Carlo Humberg, our Expert of the German dual vocational education system and the Senior Project Manager of TÜV Rheinland Academy, also took part in the pannel discussion on “Educational fusion using digital techniques” held at the same time. Humberg mentioned that even though the “Industry 4.0” concept is connected to continued increases in the level of automation in manufacturing techniques, it is the people that ultimately matters in “Industry 4.0.” That is why most of the recent discussions about “Industry 4.0” have revolved around the development of useful and essential skillsets in current and future employees. For vocational education in China, the main challenge posed by “Industry 4.0” is to the content of technical training courses. Upgrades must be made in response to technological developments and improvements made to organizational processes for a more team-oriented approach. A decision must then be made on what needs to be integrated.
The latest updates made by Germany to its national teaching materials for electrical and mechanical subjects now incorporate new skills with a particular emphasis on digitization. As the oldest and most famous training and education organization in Europe, TÜV Rheinland Academy inherits the spirit of German craftsmanship and has many years of experience with dual training. It strives to promote the exchange and fusion of advanced techniques and educational models from Germany and China in order to drive the development of Chinese industry and education.
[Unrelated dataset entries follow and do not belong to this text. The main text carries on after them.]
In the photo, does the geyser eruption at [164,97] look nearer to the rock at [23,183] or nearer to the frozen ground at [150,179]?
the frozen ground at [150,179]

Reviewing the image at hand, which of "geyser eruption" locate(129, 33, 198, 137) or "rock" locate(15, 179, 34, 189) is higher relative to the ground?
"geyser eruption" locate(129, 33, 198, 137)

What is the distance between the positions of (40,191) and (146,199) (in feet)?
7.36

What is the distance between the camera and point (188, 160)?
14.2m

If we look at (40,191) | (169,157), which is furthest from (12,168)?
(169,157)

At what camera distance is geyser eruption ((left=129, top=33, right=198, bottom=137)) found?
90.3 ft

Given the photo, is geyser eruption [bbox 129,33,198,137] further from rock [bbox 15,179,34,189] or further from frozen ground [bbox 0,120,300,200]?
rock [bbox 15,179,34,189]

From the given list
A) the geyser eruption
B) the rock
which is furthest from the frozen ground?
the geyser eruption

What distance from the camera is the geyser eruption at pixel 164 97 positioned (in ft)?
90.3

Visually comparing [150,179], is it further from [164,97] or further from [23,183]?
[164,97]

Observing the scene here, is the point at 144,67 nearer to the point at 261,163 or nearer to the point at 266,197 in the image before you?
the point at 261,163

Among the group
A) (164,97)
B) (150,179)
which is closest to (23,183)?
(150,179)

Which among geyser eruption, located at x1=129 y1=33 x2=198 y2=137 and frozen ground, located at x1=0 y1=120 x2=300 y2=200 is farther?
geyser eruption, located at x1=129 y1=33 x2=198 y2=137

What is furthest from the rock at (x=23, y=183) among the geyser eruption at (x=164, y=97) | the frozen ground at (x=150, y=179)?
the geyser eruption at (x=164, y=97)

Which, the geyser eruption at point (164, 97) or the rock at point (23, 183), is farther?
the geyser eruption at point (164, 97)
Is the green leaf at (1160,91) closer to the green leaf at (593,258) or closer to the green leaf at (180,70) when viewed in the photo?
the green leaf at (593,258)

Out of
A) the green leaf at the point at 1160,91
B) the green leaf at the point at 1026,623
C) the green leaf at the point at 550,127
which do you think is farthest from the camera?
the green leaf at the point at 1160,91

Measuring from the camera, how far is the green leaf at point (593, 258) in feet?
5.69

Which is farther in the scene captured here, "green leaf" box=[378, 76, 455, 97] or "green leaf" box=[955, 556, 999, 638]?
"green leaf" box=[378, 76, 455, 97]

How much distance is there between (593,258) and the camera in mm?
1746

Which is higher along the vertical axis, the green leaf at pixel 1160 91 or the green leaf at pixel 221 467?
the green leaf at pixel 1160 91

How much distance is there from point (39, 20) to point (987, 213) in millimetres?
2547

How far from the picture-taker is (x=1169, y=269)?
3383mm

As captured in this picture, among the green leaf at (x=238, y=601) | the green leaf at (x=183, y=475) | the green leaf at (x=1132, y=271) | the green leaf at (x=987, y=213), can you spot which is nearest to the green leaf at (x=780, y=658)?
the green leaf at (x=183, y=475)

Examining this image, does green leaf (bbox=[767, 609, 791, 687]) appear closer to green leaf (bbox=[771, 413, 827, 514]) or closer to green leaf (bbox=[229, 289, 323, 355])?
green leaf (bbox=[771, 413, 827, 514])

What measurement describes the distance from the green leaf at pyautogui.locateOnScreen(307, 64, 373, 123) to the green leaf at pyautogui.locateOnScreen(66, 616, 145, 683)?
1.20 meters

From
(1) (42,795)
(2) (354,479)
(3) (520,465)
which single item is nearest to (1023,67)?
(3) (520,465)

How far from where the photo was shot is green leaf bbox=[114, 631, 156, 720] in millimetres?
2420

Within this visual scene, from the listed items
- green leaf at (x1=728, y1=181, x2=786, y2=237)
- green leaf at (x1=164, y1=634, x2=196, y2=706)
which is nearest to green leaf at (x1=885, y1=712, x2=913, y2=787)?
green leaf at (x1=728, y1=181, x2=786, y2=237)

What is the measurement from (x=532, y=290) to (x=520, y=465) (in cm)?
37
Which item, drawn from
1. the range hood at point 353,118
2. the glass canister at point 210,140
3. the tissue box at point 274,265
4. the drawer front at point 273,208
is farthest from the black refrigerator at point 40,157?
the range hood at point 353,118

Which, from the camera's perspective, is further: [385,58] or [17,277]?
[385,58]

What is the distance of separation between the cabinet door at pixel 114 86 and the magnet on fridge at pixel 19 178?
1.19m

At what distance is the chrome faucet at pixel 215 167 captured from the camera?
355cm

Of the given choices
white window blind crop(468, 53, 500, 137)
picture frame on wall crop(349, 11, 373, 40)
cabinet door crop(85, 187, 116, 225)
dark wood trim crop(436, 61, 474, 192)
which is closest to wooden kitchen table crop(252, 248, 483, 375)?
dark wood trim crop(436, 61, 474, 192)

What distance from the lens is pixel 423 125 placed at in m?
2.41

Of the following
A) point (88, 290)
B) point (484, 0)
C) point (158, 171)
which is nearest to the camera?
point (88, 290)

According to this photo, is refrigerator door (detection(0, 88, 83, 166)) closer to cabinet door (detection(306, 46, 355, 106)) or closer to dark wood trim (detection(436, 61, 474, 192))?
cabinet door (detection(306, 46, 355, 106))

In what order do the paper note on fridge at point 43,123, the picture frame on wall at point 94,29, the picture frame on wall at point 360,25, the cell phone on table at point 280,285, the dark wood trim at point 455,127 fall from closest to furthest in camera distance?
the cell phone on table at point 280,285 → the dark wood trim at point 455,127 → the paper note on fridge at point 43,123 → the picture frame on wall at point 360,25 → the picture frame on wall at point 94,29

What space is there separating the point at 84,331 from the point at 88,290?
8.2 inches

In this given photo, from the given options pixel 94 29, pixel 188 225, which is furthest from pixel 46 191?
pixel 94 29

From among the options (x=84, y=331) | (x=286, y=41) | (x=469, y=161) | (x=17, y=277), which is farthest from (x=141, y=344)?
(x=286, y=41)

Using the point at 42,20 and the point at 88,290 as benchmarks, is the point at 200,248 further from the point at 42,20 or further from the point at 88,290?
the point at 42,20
Vocational training at TÜV Rheinland Academy China
TÜV Rheinland Academy has been operating in China for over three decades, bringing with its over 145 years of brand development and technical expertise as well some of the best talents in the industry. Efforts in recent years have focused on the development of a new approach to vocational education in China. Successful partnerships have been set up with a number of vocational schools including Guangzhou Light Industry Senior Technical School, Jiangmen City Technical School, Hainan College of Vocation and Technique, Shenzhen No.3 Vocational School of Technology, and The First vocational school of Tanggu Binhai new area Tianjin. The above partnerships combined the resources of TÜV Rheinland Academy and the vocational schools to provide a demonstration of the “dual system” in action. In the Sino-German Smart Manufacturing Academy for example the partners built an Industry 4.0 simulated factory that used the latest international technical resources and education system to provide an advanced demonstration of the “smart manufacturing” and “German dual” vocational education system in China. The cultivation of highly skilled talents for supporting the development of the smart manufacturing industry will help drive the transformation and upgrade of the entire industry chain.
In addition to strengthening school-business cooperation in Industry 4.0, TÜV Rheinland Academy is also working with vocational schools to set up training and examination centers. The training center will develop course resources based on international standards that will improve faculty standards and quality of teaching. The center will also carry out testing and accreditation of students based on their actual abilities. Recently completed projects include international training and certification of welding expertise with the Jiangmen Technical School, as well as the New Energy Vehicle Intelligent Automotive Training Center in partnership with Shanghai Boshi Motor Repair School.
“The transformation of Chinese vocational education is a matter of great urgency. TÜV Rheinland will lend its support through its own technical strengths and expertise.” concluded Lin.